Because strategic planning is about improving the status quo, looking at how to improve operations is the key. Operations produce and deliver the goods and services to customers. These processes encompass managing your creation of customer value. Service companies may be tempted to think that processes aren’t managed in this area, but consider how you deliver your service. It doesn’t happen by magic. You take specific steps to deliver what you do; these steps are your operational processes.
Operations management covers four generic processes:
Developing and sustaining supplier or vendor relationships: Bringing raw material and goods into your company is a set of processes that feed into how you produce products and services. Do you effectively manage your supplier relationships to ensure that you obtain the total lowest cost of the products and services you buy? Are you efficiently sourcing, moving, storing, and inspecting the raw materials you use?
Producing products and services: At the heart of your operational processes is the production of your product and service. Are you efficient at production, thereby lowering production costs and increasing your asset utilization? Are you effectively producing your product with minimal scrap, error rates, or returns?
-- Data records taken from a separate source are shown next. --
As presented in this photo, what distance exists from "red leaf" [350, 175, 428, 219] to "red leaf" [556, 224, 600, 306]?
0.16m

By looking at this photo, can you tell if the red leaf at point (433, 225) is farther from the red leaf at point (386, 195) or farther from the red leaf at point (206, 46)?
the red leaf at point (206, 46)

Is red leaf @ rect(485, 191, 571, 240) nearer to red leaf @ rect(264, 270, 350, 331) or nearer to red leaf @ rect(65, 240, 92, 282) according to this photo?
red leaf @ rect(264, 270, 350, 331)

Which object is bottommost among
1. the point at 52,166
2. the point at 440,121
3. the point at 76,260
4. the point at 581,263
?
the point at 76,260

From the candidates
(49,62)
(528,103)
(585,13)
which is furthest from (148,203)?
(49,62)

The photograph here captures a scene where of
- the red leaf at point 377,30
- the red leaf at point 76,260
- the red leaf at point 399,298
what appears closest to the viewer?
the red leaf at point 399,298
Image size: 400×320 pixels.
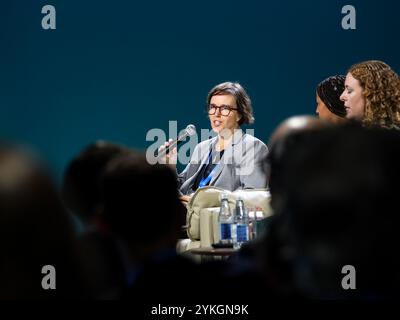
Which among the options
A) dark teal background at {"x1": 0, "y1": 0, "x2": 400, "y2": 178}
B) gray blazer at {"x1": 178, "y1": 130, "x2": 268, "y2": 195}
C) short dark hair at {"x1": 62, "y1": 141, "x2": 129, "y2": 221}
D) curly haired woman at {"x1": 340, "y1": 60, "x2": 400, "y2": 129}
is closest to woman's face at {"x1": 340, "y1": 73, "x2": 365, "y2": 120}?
curly haired woman at {"x1": 340, "y1": 60, "x2": 400, "y2": 129}

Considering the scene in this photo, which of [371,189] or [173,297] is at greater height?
[371,189]

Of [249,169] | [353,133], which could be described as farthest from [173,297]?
[249,169]

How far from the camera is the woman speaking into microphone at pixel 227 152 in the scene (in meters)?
4.61

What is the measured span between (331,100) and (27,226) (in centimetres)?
380

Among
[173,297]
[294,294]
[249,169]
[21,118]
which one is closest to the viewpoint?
[294,294]

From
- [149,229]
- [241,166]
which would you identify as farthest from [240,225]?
[149,229]

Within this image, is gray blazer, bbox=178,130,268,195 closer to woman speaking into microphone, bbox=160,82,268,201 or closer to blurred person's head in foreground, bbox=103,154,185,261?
woman speaking into microphone, bbox=160,82,268,201

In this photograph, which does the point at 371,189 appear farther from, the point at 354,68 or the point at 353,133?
the point at 354,68

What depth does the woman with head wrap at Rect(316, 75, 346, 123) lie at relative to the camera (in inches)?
167

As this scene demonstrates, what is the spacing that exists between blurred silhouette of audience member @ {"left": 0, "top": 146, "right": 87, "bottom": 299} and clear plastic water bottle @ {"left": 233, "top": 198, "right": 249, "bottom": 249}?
2.76m

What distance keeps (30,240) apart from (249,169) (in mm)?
3989

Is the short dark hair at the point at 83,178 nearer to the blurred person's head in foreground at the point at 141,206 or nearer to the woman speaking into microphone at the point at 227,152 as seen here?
the blurred person's head in foreground at the point at 141,206

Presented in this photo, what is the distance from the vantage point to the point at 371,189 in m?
0.70

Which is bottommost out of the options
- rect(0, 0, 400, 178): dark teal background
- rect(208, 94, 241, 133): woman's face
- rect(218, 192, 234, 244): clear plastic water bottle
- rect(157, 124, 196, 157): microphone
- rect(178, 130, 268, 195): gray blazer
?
rect(218, 192, 234, 244): clear plastic water bottle
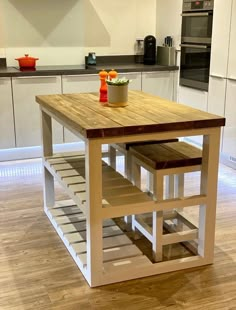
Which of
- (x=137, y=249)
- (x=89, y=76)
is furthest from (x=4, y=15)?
(x=137, y=249)

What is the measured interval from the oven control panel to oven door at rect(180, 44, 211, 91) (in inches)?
13.9

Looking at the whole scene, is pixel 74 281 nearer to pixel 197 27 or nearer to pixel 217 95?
pixel 217 95

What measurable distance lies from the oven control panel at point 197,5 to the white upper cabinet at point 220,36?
0.13 metres

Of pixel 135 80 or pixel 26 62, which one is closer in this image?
pixel 26 62

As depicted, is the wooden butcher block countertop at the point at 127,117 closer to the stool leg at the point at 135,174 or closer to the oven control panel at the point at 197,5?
the stool leg at the point at 135,174

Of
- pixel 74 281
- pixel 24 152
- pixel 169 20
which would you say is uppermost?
pixel 169 20

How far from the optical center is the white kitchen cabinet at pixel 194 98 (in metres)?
4.47

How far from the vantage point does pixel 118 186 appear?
8.21 ft

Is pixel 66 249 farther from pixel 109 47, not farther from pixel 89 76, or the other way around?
pixel 109 47

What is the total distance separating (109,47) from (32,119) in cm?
137

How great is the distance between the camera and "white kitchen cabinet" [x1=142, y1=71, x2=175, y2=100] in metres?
4.76

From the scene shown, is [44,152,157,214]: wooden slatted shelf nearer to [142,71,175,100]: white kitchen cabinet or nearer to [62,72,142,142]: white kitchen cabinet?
[62,72,142,142]: white kitchen cabinet

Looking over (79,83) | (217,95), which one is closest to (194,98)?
(217,95)

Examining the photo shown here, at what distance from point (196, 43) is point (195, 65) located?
222mm
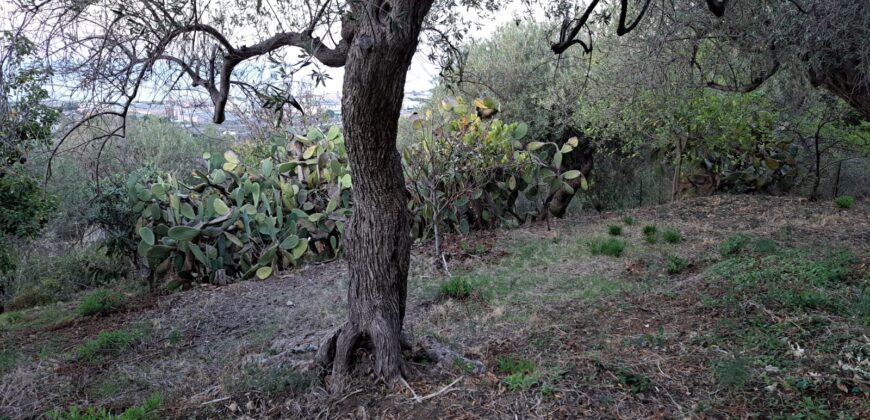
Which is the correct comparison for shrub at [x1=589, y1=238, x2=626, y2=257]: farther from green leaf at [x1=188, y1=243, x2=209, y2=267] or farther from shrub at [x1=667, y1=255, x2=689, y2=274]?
green leaf at [x1=188, y1=243, x2=209, y2=267]

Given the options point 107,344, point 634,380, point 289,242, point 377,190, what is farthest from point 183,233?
point 634,380

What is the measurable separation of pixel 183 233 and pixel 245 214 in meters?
0.66

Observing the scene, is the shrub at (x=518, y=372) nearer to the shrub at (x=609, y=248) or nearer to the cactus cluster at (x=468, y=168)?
the shrub at (x=609, y=248)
Delivering the product or service to your customer: Just like with managing your suppliers, you also have processes that manage your distribution. Are you efficiently delivering your products or services to your customers? Are you effective at reaching your customers through your distribution channels?
Managing operating risk: Not all companies have direct operating risk, but most companies are exposed to some kind of risk associated with market fluctuations. Processes in this area deal with effectively and efficiently reducing costs associated with capital costs and taxes.
Erlach Computer Consulting, a small technology service company, improved the one key operational process that nearly doubled the company’s revenue in one year. The process? Time tracking. Yes, the process may sound simple, but for Erlach, time is the company’s inventory, product, and distribution medium. Starting from the top, management required every employee to track his or her time down to 15-minute increments.
The company was tracking time previously, but not with 100 percent compliance. Now that the time is captured, Erlach can account and bill for previously unbilled time. Not only were the employees more conscious of their work day, but also clients were correctly charged for the services they received.